Another popular filing: real estate holding companies, suggesting investors have formed entities to buy rental properties or second homes. In other cases, like Ezovski’s, people have been laid off and are simply looking to pursue a business idea that they’ve been considering for years, Gorbea added.
“They want to pursue the entrepreneurial dream,” she said.
Of course, starting a business is far easier than running one, said University of Rhode Island distinguished professor of business administration Edward Mazze, who has spent decades studying the Rhode Island business community. Even more challenging, he added, is running a successful startup.
“Many of those businesses may be nothing more than a front to keep someone busy,” Mazze said, when asked about the unprecedented level of new registrations. “The real test is how many of them are going to be around a year from now.”
In addition to teaching at URI, Mazze is a board member at Urban Ventures, a microbusiness incubator for startups with fewer than 50 people. The organization has been busy fielding calls from people of all backgrounds who are interested in starting business during the pandemic, mostly from their homes, Mazze said.
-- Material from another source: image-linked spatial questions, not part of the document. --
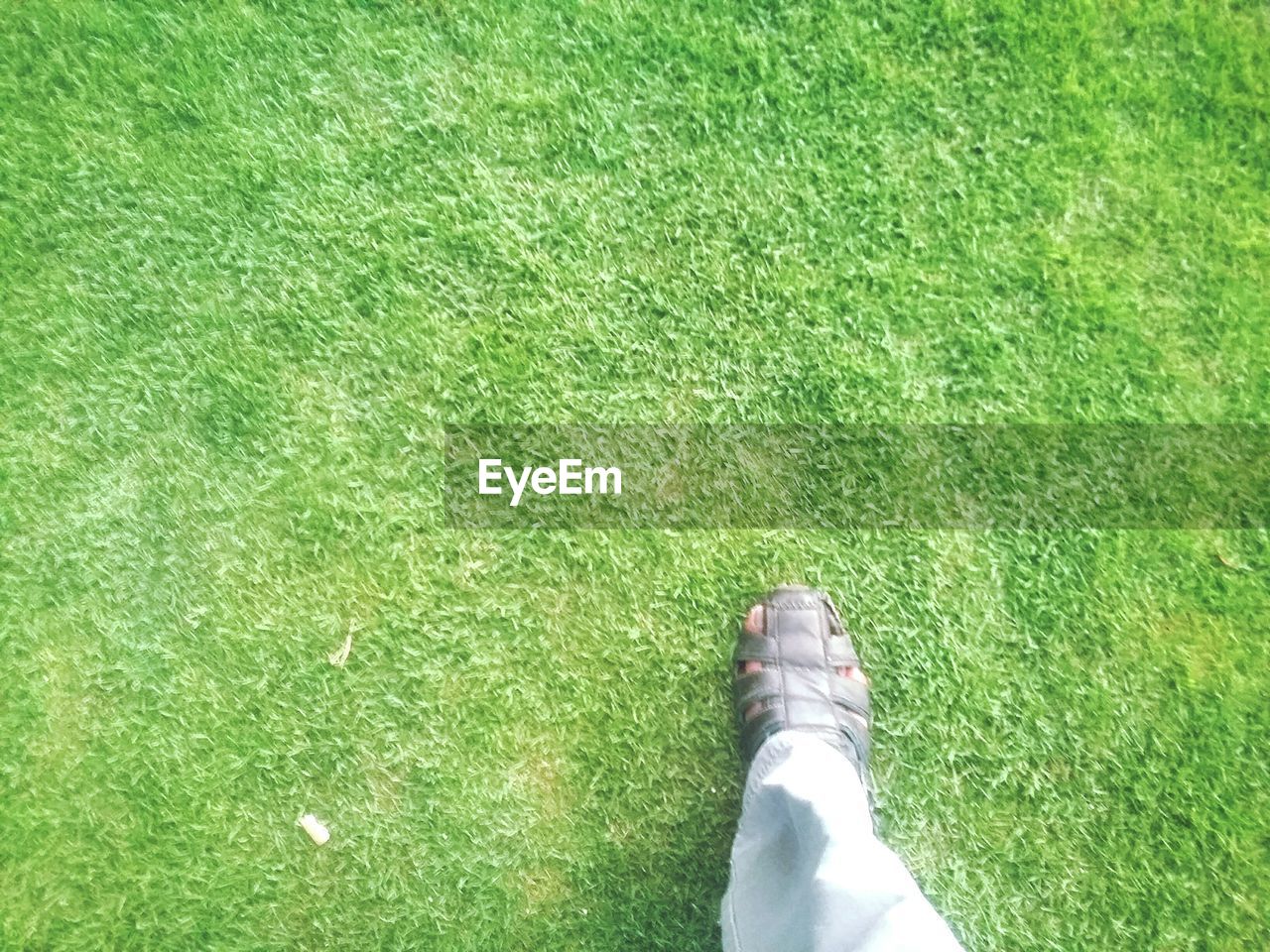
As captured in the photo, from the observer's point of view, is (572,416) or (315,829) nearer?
(315,829)

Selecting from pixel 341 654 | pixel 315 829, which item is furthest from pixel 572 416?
pixel 315 829

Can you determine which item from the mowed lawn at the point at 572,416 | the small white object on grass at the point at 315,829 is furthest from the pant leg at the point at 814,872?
the small white object on grass at the point at 315,829

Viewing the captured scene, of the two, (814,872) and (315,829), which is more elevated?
(814,872)

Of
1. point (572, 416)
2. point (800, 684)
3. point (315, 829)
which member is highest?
point (572, 416)

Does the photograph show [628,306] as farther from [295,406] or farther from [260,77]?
[260,77]

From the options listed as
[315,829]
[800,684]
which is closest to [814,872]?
[800,684]

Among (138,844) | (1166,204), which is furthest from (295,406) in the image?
(1166,204)

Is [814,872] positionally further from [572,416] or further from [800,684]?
[572,416]

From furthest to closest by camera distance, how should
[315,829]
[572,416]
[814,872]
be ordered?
[572,416] < [315,829] < [814,872]

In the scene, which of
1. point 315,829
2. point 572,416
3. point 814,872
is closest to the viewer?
point 814,872
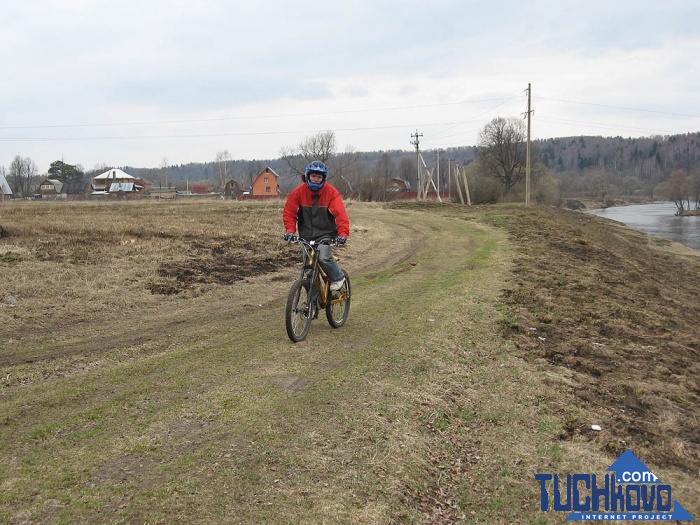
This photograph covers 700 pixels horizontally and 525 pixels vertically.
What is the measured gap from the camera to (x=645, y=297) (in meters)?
11.7

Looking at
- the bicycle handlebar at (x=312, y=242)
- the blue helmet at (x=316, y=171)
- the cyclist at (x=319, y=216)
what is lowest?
the bicycle handlebar at (x=312, y=242)

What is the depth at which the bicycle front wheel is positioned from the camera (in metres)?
6.40

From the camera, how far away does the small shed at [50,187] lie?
Result: 103562mm

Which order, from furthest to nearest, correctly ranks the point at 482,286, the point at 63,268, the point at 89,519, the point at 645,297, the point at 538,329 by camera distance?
the point at 645,297 → the point at 482,286 → the point at 63,268 → the point at 538,329 → the point at 89,519

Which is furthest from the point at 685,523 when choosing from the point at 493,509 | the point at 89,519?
the point at 89,519

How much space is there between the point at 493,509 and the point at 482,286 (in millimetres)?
7502

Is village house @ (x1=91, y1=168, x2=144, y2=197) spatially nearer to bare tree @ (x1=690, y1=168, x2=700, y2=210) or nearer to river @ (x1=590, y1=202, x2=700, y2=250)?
river @ (x1=590, y1=202, x2=700, y2=250)

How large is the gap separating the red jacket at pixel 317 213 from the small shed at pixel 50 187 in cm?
11133

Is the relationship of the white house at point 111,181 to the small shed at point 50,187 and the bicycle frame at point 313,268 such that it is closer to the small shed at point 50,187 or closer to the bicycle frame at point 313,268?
the small shed at point 50,187

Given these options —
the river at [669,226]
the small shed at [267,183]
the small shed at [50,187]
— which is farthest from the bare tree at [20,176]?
the river at [669,226]

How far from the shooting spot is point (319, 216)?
6844 mm

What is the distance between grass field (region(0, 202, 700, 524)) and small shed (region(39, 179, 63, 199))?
349 feet

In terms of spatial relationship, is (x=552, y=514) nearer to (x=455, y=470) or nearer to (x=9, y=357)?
(x=455, y=470)

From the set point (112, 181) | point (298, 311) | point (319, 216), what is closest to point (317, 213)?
point (319, 216)
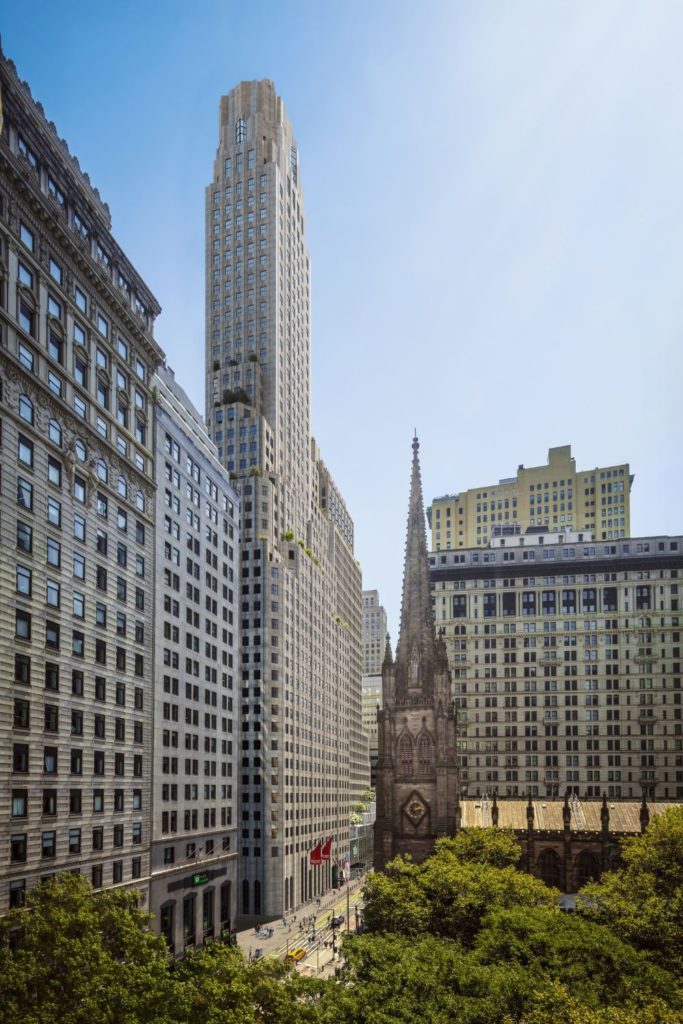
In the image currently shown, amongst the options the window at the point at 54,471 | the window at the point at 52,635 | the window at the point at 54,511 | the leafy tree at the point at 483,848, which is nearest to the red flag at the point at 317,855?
the leafy tree at the point at 483,848

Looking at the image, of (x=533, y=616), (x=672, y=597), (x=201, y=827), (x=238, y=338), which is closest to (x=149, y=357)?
(x=201, y=827)

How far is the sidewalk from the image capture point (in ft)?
318

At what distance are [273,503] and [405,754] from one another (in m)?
45.6

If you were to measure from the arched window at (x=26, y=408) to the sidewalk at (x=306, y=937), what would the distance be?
5593 centimetres

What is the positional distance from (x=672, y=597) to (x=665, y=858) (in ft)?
251

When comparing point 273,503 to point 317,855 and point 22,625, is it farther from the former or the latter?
point 22,625

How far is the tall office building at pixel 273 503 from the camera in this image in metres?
137

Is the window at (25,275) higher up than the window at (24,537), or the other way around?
the window at (25,275)

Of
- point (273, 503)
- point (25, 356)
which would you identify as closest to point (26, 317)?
point (25, 356)

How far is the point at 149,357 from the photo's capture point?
83.1 metres

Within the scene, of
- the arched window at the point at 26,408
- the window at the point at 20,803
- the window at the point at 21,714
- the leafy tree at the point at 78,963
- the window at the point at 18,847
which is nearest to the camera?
the leafy tree at the point at 78,963

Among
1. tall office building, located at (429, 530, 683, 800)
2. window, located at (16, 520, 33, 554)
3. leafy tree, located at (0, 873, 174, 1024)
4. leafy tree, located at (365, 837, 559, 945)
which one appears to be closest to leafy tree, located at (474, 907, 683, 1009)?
leafy tree, located at (365, 837, 559, 945)

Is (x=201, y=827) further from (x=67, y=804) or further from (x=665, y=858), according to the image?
(x=665, y=858)

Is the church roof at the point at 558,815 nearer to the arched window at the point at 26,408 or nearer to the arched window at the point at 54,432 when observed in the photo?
the arched window at the point at 54,432
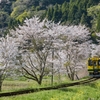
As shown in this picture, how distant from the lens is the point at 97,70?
2762 cm

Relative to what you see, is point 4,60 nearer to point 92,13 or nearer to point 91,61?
point 91,61

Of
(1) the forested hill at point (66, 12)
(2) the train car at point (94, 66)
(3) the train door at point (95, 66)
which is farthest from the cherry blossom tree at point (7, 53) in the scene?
(1) the forested hill at point (66, 12)

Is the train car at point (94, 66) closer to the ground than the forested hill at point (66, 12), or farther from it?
closer to the ground

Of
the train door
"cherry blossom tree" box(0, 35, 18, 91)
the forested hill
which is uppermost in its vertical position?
the forested hill

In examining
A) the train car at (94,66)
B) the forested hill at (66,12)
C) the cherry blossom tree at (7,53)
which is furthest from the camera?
the forested hill at (66,12)

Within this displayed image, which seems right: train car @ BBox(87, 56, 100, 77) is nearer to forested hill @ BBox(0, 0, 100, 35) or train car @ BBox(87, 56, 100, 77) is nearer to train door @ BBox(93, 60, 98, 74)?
train door @ BBox(93, 60, 98, 74)

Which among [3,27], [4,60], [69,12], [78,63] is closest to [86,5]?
[69,12]

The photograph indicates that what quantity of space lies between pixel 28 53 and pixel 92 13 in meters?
63.4

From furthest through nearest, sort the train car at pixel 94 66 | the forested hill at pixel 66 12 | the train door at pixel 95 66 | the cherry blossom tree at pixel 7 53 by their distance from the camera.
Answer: the forested hill at pixel 66 12 < the cherry blossom tree at pixel 7 53 < the train door at pixel 95 66 < the train car at pixel 94 66

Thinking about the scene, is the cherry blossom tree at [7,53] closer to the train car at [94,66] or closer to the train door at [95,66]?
the train car at [94,66]

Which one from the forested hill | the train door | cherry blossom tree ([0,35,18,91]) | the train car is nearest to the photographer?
the train car

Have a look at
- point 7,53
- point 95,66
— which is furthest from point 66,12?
point 95,66

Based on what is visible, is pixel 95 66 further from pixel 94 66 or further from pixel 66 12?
pixel 66 12

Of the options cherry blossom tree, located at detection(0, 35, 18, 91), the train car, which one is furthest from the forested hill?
the train car
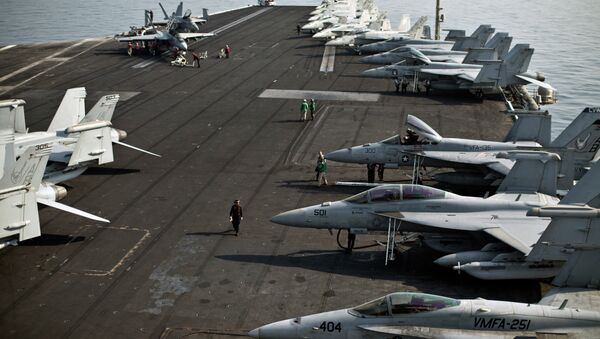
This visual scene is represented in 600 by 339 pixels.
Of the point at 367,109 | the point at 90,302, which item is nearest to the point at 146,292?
the point at 90,302

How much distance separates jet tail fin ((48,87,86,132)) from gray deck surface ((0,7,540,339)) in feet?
9.51

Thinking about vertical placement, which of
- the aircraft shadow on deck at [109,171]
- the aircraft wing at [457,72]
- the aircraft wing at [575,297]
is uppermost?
the aircraft wing at [457,72]

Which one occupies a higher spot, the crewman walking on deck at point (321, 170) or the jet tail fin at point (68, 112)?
the jet tail fin at point (68, 112)

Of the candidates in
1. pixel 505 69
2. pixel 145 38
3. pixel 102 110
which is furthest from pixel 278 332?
pixel 145 38

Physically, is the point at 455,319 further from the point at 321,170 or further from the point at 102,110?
the point at 102,110

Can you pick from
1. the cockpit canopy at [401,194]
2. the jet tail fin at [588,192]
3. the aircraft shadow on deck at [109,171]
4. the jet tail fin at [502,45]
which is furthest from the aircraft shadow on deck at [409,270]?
the jet tail fin at [502,45]

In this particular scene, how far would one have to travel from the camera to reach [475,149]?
29953mm

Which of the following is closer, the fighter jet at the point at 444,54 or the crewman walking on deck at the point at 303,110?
the crewman walking on deck at the point at 303,110

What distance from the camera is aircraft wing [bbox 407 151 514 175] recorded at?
28.4 meters

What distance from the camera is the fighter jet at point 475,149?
28953mm

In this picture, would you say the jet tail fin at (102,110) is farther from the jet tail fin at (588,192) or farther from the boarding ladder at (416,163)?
the jet tail fin at (588,192)

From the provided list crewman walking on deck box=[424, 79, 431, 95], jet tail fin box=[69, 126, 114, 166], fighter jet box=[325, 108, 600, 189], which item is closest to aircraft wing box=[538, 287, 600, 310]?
fighter jet box=[325, 108, 600, 189]

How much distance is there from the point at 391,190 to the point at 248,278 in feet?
19.7

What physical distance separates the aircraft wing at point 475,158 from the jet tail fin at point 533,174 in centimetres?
266
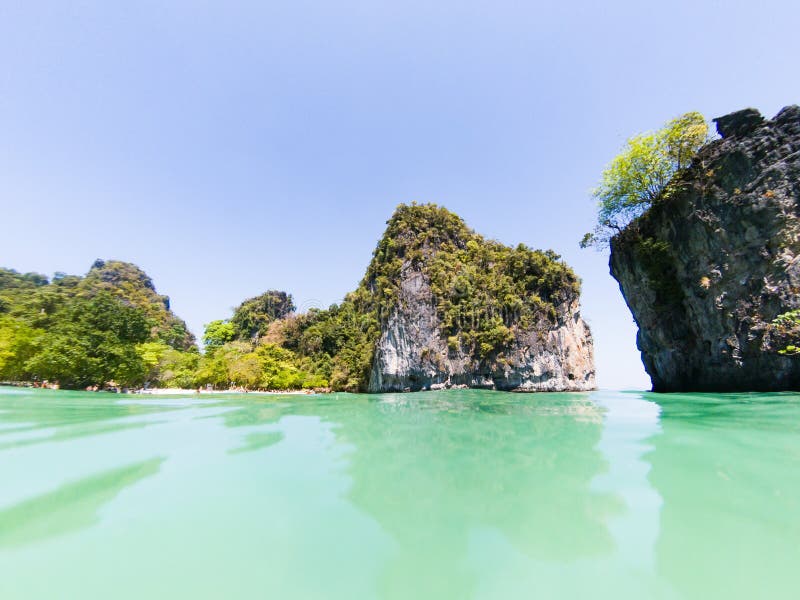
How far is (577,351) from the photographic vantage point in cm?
2395

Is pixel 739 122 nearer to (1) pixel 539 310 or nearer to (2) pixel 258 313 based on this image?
(1) pixel 539 310

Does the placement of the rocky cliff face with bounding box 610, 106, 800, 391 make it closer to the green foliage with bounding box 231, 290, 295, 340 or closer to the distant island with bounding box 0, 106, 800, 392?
the distant island with bounding box 0, 106, 800, 392

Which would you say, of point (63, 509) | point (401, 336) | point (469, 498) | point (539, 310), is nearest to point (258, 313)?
point (401, 336)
The idea of entrepreneurship is popular – in part because of the attention it gets from news outlets – but also because there are many people over the age of 50 who are finding themselves out of work and are interested in going out on their own, he added.
“The cheapest way to go into business is going to Staples and getting a business card called, ‘Consultant,’” Mazze quipped. “It doesn’t surprise me that there are a lot of people out there that are testing the waters.”
During the financial crisis of 2008 and the subsequent Great Recession, new business filings fell in Rhode Island, as fewer people felt emboldened to go out on their own. Gorbea attributed the difference this year in part to the state’s ongoing effort to make it easier for startups to navigate the bureaucracy of launching a new business, meaning people who are excited about an idea don’t get discouraged by red tape.
“We have a lot of stuff online that we didn’t have before that makes it easier for people,” she said, noting the various informational resources and interactive platforms that are offered for free at the state’s website.
But Mazze warned against drawing too many comparisons between the Great Recession and the pandemic-fueled economic downturn, saying the government-mandated shutdowns of 2020 have pushed more people into their homes and expedited a shift in consumer behavior.
“That was a different type of event,” Mazze said about the Great Recession. “When we had the financial crisis, you weren’t discouraged from going out to eat, movie theaters weren’t closed, gyms weren’t closed. People hurt, but this is a different type of hurt. This pandemic is going to create a whole new way of working and a whole new generation of business models.”
Ezovski is among those who have found a whole new way of working. She’s currently doing what many entrepreneurs must do at the beginning, serving as the company’s manager, buyer, salesperson, marketing officer and even delivery person at times. Despite the workload, she’s bullish about where the venture is heading and she’s enjoying the new challenge.
“It’s a whole new world for me,” she said. “And I am loving it.”